The assistant surveyor from Ireland was assessing land at Fish River, between Rydal and Bathurst in New South Wales when he came across an unusual substance.
While holding the little pebbles in his hands, McBrien noticed they had a shiny, golden glint.
This was no ordinary rock.
Writing in his diary on this day in 1823, McBrien wrote that he “found numerous particles of gold convenient to river”.
It was the first discovery of gold in Australia.
But it wasn’t until two decades later that others would come flocking.
That’s because the colonial government wanted to keep his discovery a secret.
Authorities feared convicts and free settlers would abandon their assigned work to try their luck panning for gold, leaving the up-and-coming pastoral industry in tatters.

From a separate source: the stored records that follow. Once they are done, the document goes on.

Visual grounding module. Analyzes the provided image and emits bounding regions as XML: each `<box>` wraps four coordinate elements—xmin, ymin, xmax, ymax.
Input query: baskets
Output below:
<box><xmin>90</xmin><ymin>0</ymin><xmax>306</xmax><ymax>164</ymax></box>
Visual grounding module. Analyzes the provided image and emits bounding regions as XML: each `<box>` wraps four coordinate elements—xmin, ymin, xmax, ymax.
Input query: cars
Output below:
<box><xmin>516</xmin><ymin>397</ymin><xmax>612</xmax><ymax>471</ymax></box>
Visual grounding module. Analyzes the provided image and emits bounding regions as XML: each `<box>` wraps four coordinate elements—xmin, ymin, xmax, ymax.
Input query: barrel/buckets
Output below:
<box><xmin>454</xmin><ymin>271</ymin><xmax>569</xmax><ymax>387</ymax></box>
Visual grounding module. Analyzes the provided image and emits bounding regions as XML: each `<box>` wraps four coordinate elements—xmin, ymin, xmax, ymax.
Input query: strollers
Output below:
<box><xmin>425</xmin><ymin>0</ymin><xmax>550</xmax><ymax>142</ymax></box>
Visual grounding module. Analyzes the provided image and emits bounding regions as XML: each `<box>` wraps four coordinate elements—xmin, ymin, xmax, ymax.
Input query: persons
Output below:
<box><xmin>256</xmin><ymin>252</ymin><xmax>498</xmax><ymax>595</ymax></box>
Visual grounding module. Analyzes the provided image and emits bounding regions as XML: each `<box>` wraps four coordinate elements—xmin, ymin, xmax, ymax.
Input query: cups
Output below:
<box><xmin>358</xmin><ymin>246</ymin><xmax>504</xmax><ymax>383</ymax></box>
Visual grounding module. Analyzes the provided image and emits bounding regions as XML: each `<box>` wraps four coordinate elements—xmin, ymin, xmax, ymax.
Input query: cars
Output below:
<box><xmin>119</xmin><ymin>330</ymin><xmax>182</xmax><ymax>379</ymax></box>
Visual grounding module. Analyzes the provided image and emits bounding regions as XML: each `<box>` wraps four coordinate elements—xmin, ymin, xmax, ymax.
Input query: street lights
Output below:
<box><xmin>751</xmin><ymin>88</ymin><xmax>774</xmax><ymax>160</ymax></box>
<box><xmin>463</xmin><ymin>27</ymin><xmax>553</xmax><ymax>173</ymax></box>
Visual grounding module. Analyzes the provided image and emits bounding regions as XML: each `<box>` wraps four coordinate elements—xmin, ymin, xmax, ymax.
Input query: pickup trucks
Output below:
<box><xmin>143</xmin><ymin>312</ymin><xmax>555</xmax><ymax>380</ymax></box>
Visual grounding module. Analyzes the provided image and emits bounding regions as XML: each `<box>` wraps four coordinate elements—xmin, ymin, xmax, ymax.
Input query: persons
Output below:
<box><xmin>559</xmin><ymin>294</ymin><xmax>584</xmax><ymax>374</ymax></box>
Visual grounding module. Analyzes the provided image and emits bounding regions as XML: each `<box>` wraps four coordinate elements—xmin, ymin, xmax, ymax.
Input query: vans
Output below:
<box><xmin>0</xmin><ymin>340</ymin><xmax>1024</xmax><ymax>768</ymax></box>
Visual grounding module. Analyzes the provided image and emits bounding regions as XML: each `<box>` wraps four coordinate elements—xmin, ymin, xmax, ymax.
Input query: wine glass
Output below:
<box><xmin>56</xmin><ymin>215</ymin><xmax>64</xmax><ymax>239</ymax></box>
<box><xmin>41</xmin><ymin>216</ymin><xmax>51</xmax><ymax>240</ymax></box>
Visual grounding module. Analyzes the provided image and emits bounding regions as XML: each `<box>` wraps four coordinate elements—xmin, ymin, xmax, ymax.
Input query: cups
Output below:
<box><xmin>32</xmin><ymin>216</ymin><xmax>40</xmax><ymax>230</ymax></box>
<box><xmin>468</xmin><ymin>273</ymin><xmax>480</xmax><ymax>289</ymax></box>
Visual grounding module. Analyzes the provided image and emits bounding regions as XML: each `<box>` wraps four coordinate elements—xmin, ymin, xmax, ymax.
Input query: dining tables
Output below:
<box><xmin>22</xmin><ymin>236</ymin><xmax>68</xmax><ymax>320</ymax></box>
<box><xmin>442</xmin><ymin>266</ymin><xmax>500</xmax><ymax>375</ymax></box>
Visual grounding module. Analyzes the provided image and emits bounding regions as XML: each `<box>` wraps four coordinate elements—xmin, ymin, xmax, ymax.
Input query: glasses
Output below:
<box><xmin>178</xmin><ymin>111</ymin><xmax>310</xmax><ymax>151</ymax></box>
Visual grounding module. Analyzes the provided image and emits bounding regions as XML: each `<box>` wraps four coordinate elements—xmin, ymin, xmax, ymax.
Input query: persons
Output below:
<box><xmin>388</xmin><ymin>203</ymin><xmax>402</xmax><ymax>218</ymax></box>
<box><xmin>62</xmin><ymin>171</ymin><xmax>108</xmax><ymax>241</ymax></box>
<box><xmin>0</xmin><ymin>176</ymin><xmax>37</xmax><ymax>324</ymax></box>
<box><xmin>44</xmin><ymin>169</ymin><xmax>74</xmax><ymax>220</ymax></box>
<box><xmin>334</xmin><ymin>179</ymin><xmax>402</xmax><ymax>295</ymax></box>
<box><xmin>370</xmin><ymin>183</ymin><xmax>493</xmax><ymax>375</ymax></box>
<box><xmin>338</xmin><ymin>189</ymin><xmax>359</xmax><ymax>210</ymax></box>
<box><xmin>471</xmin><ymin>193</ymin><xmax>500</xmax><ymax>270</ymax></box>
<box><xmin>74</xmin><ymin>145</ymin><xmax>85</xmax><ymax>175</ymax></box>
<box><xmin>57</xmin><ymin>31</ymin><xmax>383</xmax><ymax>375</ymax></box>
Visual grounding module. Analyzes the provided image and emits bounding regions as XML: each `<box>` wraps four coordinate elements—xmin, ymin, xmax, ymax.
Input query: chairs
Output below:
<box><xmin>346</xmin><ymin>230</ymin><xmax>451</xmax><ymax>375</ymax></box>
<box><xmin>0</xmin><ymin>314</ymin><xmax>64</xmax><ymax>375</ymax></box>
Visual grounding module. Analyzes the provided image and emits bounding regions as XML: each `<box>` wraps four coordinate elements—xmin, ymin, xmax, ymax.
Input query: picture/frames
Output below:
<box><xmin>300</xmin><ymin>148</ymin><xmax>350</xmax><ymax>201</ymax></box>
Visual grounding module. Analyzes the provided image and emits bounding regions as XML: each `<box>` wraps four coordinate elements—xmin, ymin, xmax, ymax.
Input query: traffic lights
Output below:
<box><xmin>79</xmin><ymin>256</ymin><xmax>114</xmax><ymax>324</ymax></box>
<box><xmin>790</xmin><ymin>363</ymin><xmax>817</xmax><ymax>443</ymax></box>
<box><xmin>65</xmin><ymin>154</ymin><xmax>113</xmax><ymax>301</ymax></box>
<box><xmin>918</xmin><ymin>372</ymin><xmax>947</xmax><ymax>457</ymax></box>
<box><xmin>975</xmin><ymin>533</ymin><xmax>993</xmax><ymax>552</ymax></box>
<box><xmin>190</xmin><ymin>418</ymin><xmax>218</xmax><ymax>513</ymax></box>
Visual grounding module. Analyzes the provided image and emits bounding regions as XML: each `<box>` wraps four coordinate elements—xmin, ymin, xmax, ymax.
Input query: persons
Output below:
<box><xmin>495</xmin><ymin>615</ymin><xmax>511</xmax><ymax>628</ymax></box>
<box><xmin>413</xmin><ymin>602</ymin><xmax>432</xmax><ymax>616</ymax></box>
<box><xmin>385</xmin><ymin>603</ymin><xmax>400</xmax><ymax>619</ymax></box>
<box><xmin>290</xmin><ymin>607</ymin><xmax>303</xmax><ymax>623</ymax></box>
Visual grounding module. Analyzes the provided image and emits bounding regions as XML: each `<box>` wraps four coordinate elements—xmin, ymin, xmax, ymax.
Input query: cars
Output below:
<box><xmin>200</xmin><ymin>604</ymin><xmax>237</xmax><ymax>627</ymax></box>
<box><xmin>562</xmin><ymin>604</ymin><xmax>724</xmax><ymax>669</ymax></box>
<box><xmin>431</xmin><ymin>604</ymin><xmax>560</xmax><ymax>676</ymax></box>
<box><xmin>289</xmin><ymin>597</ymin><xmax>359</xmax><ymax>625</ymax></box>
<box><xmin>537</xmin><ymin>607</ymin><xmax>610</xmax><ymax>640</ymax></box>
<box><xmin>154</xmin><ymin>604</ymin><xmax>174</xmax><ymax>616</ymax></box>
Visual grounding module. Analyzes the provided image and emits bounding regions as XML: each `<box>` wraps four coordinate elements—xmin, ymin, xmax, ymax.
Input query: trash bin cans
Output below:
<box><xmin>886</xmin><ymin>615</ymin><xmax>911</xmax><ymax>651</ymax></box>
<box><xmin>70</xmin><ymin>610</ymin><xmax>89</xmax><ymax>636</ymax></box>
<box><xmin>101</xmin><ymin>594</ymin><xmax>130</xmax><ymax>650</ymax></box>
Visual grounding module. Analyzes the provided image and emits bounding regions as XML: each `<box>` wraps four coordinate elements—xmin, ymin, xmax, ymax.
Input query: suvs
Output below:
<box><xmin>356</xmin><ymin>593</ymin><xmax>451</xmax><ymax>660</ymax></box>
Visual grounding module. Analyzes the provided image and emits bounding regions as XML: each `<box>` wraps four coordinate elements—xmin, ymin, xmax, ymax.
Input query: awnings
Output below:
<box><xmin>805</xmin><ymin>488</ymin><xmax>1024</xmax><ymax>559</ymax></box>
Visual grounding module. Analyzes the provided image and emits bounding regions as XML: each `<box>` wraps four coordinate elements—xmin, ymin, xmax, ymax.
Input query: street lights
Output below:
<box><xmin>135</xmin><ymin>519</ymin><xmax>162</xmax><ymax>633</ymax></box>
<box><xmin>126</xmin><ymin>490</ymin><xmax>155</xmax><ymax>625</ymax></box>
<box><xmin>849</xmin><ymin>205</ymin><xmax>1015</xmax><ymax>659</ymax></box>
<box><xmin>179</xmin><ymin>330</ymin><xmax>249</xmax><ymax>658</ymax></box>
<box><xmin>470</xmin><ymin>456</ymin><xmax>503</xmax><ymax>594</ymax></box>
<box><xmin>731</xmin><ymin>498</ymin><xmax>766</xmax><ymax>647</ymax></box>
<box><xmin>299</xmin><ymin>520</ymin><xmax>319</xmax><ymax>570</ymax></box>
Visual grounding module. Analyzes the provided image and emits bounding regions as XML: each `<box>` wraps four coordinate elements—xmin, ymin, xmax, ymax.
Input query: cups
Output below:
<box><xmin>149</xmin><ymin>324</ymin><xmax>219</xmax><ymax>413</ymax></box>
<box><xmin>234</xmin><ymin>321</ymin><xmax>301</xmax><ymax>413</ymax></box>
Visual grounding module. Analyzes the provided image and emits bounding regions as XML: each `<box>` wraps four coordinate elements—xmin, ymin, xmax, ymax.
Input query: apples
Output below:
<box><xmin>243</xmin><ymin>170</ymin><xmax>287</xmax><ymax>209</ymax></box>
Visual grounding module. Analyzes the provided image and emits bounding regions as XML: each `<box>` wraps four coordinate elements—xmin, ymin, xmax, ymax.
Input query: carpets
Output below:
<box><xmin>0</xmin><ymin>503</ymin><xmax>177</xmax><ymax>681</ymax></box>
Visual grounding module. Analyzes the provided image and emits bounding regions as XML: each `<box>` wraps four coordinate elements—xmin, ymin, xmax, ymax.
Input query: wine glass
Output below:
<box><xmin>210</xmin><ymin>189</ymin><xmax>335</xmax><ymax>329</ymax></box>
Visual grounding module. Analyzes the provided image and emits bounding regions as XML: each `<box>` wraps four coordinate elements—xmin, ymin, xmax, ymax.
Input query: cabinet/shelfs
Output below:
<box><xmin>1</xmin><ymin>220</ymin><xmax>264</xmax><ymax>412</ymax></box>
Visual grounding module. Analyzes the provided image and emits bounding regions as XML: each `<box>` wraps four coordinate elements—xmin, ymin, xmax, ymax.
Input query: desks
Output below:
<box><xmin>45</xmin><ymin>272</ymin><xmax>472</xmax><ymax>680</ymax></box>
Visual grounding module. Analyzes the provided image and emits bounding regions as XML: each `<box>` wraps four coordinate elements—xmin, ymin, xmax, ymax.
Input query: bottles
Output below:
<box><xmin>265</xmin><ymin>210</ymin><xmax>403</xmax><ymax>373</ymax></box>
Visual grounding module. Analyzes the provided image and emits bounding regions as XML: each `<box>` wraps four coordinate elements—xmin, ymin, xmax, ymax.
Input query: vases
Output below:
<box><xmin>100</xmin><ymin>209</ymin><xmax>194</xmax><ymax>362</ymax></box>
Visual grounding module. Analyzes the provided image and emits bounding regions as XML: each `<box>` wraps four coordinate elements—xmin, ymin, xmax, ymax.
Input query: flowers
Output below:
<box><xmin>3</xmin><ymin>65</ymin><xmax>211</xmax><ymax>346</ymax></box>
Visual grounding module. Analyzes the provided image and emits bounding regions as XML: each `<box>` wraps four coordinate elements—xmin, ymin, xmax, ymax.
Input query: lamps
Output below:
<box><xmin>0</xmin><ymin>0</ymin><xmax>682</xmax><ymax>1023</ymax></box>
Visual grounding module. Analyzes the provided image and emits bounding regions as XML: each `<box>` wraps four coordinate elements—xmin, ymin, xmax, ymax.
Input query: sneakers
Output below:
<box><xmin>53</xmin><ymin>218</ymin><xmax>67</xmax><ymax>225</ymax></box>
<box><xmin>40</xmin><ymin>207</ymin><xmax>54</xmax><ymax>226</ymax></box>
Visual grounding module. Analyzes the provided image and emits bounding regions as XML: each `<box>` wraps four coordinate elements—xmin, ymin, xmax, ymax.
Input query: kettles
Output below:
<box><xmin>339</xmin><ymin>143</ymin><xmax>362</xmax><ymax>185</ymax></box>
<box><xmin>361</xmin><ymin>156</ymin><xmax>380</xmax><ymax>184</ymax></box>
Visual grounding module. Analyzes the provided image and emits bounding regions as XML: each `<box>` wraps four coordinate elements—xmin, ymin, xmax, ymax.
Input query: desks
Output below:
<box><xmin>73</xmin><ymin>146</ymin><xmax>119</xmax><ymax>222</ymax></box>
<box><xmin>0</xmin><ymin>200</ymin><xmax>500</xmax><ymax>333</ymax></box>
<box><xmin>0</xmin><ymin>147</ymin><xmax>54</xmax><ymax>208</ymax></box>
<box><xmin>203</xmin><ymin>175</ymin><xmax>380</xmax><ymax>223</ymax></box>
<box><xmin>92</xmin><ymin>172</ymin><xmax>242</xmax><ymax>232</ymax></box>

About 16 years later, Polish-born explorer Paul Edmund de Strzelecki discovered traces of gold near Hartley and Wellington, beyond the Blue Mountains in NSW.
Strzelecki, who famously named Australia’s tallest mountain Mount Kosciuszko, was also forced to keep quiet.
Then in 1851 – 28 years after McBrien first found flecks of gold at Fish River – a man named Edward Hargraves discovered a “grain of gold” in a billabong near Bathurst.
This time, it was no longer possible to keep it a secret.
The find was proclaimed on May 14 that year and the first Australian gold rush officially began.
By June, there were more than 2000 people struck with gold fever digging around Bathurst, with thousands more on their way.
In 1852, the Great Western Road to Bathurst was packed with men from all walks of life, carrying their belongings on their backs with hopes of striking gold.
Gold seekers began pouring into the colonies from all over the world, boosting Australia’s population and economy, and igniting a new sense of national identity.
It was the most sensational outpouring of wealth Australia and the world had ever seen.